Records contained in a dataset
- - - -

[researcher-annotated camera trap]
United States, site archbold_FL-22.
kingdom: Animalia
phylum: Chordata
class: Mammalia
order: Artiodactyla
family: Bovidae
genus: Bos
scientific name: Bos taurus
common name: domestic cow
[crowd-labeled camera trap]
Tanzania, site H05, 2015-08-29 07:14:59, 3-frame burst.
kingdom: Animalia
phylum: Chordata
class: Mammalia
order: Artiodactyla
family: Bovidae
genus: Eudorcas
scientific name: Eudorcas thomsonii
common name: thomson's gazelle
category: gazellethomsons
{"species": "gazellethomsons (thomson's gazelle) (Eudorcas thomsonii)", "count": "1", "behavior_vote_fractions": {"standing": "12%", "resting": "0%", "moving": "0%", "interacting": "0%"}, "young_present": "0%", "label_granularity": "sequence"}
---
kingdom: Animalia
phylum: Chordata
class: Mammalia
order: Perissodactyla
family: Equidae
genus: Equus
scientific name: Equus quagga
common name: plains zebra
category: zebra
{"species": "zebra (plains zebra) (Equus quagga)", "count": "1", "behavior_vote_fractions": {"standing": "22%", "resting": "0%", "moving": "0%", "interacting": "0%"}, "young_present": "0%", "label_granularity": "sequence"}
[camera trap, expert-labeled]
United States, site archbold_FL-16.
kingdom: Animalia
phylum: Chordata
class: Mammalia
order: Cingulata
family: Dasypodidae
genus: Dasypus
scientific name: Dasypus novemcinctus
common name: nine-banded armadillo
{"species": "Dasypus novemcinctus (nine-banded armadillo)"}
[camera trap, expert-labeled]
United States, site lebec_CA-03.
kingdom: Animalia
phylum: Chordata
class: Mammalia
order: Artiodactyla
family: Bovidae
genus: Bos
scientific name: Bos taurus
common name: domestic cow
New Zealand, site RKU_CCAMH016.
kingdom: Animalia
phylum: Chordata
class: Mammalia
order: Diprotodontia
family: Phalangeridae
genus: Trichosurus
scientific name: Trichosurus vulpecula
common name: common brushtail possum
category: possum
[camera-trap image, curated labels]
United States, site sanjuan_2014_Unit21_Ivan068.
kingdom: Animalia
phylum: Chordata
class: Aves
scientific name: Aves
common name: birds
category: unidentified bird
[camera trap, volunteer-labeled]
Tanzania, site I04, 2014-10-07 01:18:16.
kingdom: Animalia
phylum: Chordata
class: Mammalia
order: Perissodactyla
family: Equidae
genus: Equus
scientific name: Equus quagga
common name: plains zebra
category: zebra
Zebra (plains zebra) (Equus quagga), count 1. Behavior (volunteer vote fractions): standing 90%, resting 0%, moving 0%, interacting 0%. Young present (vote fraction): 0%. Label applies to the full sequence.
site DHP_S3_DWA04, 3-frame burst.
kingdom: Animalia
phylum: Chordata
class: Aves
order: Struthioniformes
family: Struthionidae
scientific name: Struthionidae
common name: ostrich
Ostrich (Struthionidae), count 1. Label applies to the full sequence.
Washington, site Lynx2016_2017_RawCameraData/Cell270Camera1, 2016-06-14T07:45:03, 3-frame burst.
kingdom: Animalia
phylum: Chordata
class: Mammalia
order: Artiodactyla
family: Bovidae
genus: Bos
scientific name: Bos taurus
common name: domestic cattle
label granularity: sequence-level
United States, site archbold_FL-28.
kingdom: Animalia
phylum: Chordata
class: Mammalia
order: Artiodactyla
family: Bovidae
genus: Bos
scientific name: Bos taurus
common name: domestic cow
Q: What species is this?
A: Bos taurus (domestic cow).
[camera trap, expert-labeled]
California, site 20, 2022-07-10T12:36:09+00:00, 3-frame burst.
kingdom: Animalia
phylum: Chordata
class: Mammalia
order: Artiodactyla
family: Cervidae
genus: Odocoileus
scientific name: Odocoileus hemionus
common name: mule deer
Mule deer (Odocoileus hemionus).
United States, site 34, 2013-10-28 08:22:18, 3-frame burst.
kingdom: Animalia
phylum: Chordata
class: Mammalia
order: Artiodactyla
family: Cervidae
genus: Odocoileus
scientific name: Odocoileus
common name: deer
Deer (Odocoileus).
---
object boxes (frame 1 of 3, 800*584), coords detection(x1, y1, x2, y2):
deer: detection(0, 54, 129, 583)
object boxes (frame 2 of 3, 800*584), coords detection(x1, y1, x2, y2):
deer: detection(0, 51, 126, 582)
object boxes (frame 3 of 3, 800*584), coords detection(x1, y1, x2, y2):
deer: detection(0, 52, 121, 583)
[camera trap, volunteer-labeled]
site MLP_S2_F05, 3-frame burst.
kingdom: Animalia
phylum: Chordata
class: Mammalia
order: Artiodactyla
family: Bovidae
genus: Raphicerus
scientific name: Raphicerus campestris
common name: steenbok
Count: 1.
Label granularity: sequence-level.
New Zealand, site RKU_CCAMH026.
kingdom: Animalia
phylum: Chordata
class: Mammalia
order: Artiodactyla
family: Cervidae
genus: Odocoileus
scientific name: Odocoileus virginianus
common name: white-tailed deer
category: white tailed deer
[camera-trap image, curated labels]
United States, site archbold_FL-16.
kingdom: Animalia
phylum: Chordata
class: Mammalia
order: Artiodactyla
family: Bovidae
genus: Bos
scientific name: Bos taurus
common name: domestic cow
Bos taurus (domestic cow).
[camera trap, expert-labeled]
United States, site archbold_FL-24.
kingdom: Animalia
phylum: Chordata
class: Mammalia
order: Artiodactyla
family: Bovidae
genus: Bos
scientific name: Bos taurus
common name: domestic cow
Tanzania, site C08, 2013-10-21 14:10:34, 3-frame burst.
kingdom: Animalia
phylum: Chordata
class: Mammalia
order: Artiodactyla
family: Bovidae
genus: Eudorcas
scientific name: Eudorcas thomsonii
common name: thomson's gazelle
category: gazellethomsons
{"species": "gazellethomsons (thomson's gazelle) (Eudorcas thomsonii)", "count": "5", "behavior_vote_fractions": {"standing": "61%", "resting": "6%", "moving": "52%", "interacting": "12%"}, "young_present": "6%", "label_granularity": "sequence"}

- - - -

WHAT YOU SHOULD DO: What's needed is every entry, returned word for word.

TASK OUTPUT:
[researcher-annotated camera trap]
United States, site archbold_FL-22.
kingdom: Animalia
phylum: Chordata
class: Mammalia
order: Artiodactyla
family: Bovidae
genus: Bos
scientific name: Bos taurus
common name: domestic cow
[crowd-labeled camera trap]
Tanzania, site H05, 2015-08-29 07:14:59, 3-frame burst.
kingdom: Animalia
phylum: Chordata
class: Mammalia
order: Artiodactyla
family: Bovidae
genus: Eudorcas
scientific name: Eudorcas thomsonii
common name: thomson's gazelle
category: gazellethomsons
{"species": "gazellethomsons (thomson's gazelle) (Eudorcas thomsonii)", "count": "1", "behavior_vote_fractions": {"standing": "12%", "resting": "0%", "moving": "0%", "interacting": "0%"}, "young_present": "0%", "label_granularity": "sequence"}
---
kingdom: Animalia
phylum: Chordata
class: Mammalia
order: Perissodactyla
family: Equidae
genus: Equus
scientific name: Equus quagga
common name: plains zebra
category: zebra
{"species": "zebra (plains zebra) (Equus quagga)", "count": "1", "behavior_vote_fractions": {"standing": "22%", "resting": "0%", "moving": "0%", "interacting": "0%"}, "young_present": "0%", "label_granularity": "sequence"}
[camera trap, expert-labeled]
United States, site archbold_FL-16.
kingdom: Animalia
phylum: Chordata
class: Mammalia
order: Cingulata
family: Dasypodidae
genus: Dasypus
scientific name: Dasypus novemcinctus
common name: nine-banded armadillo
{"species": "Dasypus novemcinctus (nine-banded armadillo)"}
[camera trap, expert-labeled]
United States, site lebec_CA-03.
kingdom: Animalia
phylum: Chordata
class: Mammalia
order: Artiodactyla
family: Bovidae
genus: Bos
scientific name: Bos taurus
common name: domestic cow
New Zealand, site RKU_CCAMH016.
kingdom: Animalia
phylum: Chordata
class: Mammalia
order: Diprotodontia
family: Phalangeridae
genus: Trichosurus
scientific name: Trichosurus vulpecula
common name: common brushtail possum
category: possum
[camera-trap image, curated labels]
United States, site sanjuan_2014_Unit21_Ivan068.
kingdom: Animalia
phylum: Chordata
class: Aves
scientific name: Aves
common name: birds
category: unidentified bird
[camera trap, volunteer-labeled]
Tanzania, site I04, 2014-10-07 01:18:16.
kingdom: Animalia
phylum: Chordata
class: Mammalia
order: Perissodactyla
family: Equidae
genus: Equus
scientific name: Equus quagga
common name: plains zebra
category: zebra
Zebra (plains zebra) (Equus quagga), count 1. Behavior (volunteer vote fractions): standing 90%, resting 0%, moving 0%, interacting 0%. Young present (vote fraction): 0%. Label applies to the full sequence.
site DHP_S3_DWA04, 3-frame burst.
kingdom: Animalia
phylum: Chordata
class: Aves
order: Struthioniformes
family: Struthionidae
scientific name: Struthionidae
common name: ostrich
Ostrich (Struthionidae), count 1. Label applies to the full sequence.
Washington, site Lynx2016_2017_RawCameraData/Cell270Camera1, 2016-06-14T07:45:03, 3-frame burst.
kingdom: Animalia
phylum: Chordata
class: Mammalia
order: Artiodactyla
family: Bovidae
genus: Bos
scientific name: Bos taurus
common name: domestic cattle
label granularity: sequence-level
United States, site archbold_FL-28.
kingdom: Animalia
phylum: Chordata
class: Mammalia
order: Artiodactyla
family: Bovidae
genus: Bos
scientific name: Bos taurus
common name: domestic cow
Q: What species is this?
A: Bos taurus (domestic cow).
[camera trap, expert-labeled]
California, site 20, 2022-07-10T12:36:09+00:00, 3-frame burst.
kingdom: Animalia
phylum: Chordata
class: Mammalia
order: Artiodactyla
family: Cervidae
genus: Odocoileus
scientific name: Odocoileus hemionus
common name: mule deer
Mule deer (Odocoileus hemionus).
United States, site 34, 2013-10-28 08:22:18, 3-frame burst.
kingdom: Animalia
phylum: Chordata
class: Mammalia
order: Artiodactyla
family: Cervidae
genus: Odocoileus
scientific name: Odocoileus
common name: deer
Deer (Odocoileus).
---
object boxes (frame 1 of 3, 800*584), coords detection(x1, y1, x2, y2):
deer: detection(0, 54, 129, 583)
object boxes (frame 2 of 3, 800*584), coords detection(x1, y1, x2, y2):
deer: detection(0, 51, 126, 582)
object boxes (frame 3 of 3, 800*584), coords detection(x1, y1, x2, y2):
deer: detection(0, 52, 121, 583)
[camera trap, volunteer-labeled]
site MLP_S2_F05, 3-frame burst.
kingdom: Animalia
phylum: Chordata
class: Mammalia
order: Artiodactyla
family: Bovidae
genus: Raphicerus
scientific name: Raphicerus campestris
common name: steenbok
Count: 1.
Label granularity: sequence-level.
New Zealand, site RKU_CCAMH026.
kingdom: Animalia
phylum: Chordata
class: Mammalia
order: Artiodactyla
family: Cervidae
genus: Odocoileus
scientific name: Odocoileus virginianus
common name: white-tailed deer
category: white tailed deer
[camera-trap image, curated labels]
United States, site archbold_FL-16.
kingdom: Animalia
phylum: Chordata
class: Mammalia
order: Artiodactyla
family: Bovidae
genus: Bos
scientific name: Bos taurus
common name: domestic cow
Bos taurus (domestic cow).
[camera trap, expert-labeled]
United States, site archbold_FL-24.
kingdom: Animalia
phylum: Chordata
class: Mammalia
order: Artiodactyla
family: Bovidae
genus: Bos
scientific name: Bos taurus
common name: domestic cow
Tanzania, site C08, 2013-10-21 14:10:34, 3-frame burst.
kingdom: Animalia
phylum: Chordata
class: Mammalia
order: Artiodactyla
family: Bovidae
genus: Eudorcas
scientific name: Eudorcas thomsonii
common name: thomson's gazelle
category: gazellethomsons
{"species": "gazellethomsons (thomson's gazelle) (Eudorcas thomsonii)", "count": "5", "behavior_vote_fractions": {"standing": "61%", "resting": "6%", "moving": "52%", "interacting": "12%"}, "young_present": "6%", "label_granularity": "sequence"}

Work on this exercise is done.